# Paradoxa Boredom



## Solsticesun (Aug 2, 2009)

Haha I was checkin out one of my lady-mantids and noticed how littered the floor of her home is with DEATH ...so many bug parts... so yea, I was like "what if she was as big as a truck!" aaaand... this is the result of music, boredom, and dead crickets. Just thought I'd share


----------



## Opivy (Aug 2, 2009)

How morbid =0 i love it!


----------



## revmdn (Aug 2, 2009)

That's really cool, really creepy, but I like it.


----------



## bassist (Aug 2, 2009)

I like.


----------



## cloud jaguar (Aug 2, 2009)

that is awesome!


----------



## PhilinYuma (Aug 2, 2009)

Very cool!


----------



## Katnapper (Aug 3, 2009)

Another "awesome!" You have a substantial talent for drawing... I hope you keep it up!


----------



## Solsticesun (Aug 3, 2009)

Hahaha  love the comments everyone! Thanks!


----------



## Katnapper (Aug 3, 2009)

You're welcome.... you deserve it! Thanks for sharing it with us!


----------



## superfreak (Aug 3, 2009)

nice


----------



## ismart (Aug 3, 2009)

Very nice! B)


----------



## Rick (Aug 3, 2009)

That's awesome.


----------



## kamakiri (Aug 3, 2009)

LISTING —
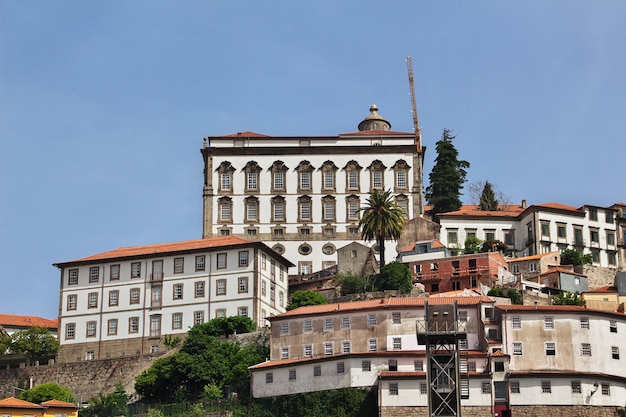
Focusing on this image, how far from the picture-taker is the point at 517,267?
106m

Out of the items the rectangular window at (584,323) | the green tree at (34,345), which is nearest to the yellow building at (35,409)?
the green tree at (34,345)

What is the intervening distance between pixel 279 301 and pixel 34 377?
2142cm

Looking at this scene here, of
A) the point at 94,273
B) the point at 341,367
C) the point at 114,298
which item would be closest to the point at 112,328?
the point at 114,298

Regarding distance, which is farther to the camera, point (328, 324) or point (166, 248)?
point (166, 248)

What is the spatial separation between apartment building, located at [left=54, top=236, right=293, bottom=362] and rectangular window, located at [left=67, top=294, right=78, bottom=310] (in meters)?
0.09

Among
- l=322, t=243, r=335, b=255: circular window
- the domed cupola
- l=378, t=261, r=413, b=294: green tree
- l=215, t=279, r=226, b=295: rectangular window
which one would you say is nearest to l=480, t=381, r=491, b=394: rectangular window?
l=378, t=261, r=413, b=294: green tree

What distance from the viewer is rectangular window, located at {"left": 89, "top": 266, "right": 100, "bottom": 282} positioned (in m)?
105

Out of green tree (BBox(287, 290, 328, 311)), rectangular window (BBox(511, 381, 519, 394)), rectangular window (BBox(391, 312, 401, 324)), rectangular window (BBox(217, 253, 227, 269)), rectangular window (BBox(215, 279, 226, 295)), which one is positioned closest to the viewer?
rectangular window (BBox(511, 381, 519, 394))

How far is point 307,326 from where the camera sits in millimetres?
84625

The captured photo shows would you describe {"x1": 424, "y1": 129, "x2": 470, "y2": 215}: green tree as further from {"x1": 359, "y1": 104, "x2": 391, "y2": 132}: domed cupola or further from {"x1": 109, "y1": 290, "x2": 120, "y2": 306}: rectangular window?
{"x1": 109, "y1": 290, "x2": 120, "y2": 306}: rectangular window

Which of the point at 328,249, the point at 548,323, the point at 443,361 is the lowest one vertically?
the point at 443,361

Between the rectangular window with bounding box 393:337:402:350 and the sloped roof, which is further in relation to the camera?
the sloped roof

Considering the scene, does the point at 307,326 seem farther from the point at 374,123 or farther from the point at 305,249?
the point at 374,123

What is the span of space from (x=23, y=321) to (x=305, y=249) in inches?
1506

TASK REQUIREMENTS —
a) In the mantis drawing thread, change "crickets" to "moths" and give the part starting with "## Solsticesun (Aug 2, 2009)" and going on through "morbid =0 i love it!".
b) In the mantis drawing thread, what three things did Solsticesun say the drawing was the result of?
c) Could you continue the mantis drawing forum thread from the point where it stops?

THE RESULTS —
a)
## Solsticesun (Aug 2, 2009)

Haha I was checkin out one of my lady-mantids and noticed how littered the floor of her home is with DEATH ...so many bug parts... so yea, I was like "what if she was as big as a truck!" aaaand... this is the result of music, boredom, and dead moths. Just thought I'd share


----------



## Opivy (Aug 2, 2009)

How morbid =0 i love it!

b) Music, boredom, and dead crickets.

c)
Nice perspective work. Like the subject too!


----------



## Morpheus uk (Aug 3, 2009)

Great drawing


----------



## Kruszakus (Aug 3, 2009)

Death is a bi**h, and she looks to be in heat


----------



## Solsticesun (Aug 9, 2011)

Here is a stippling of one of my favorite little girls.


----------



## Idolofreak (Aug 9, 2011)

AWESOME drawing skills but the first one is creepy... Still awesome!


----------



## Malti (Aug 9, 2011)

luv em


----------



## ismart (Aug 9, 2011)

That is awesome!  Cant wait to get your first pic as a tattoo. I will post a pic as soon as i get it!  

I need to make an appointment with my tattoo artist!


----------



## kamakiri (Aug 9, 2011)

Nice follow-up, and great stipple work!


----------



## [email protected] (Aug 10, 2011)

I LOVE them!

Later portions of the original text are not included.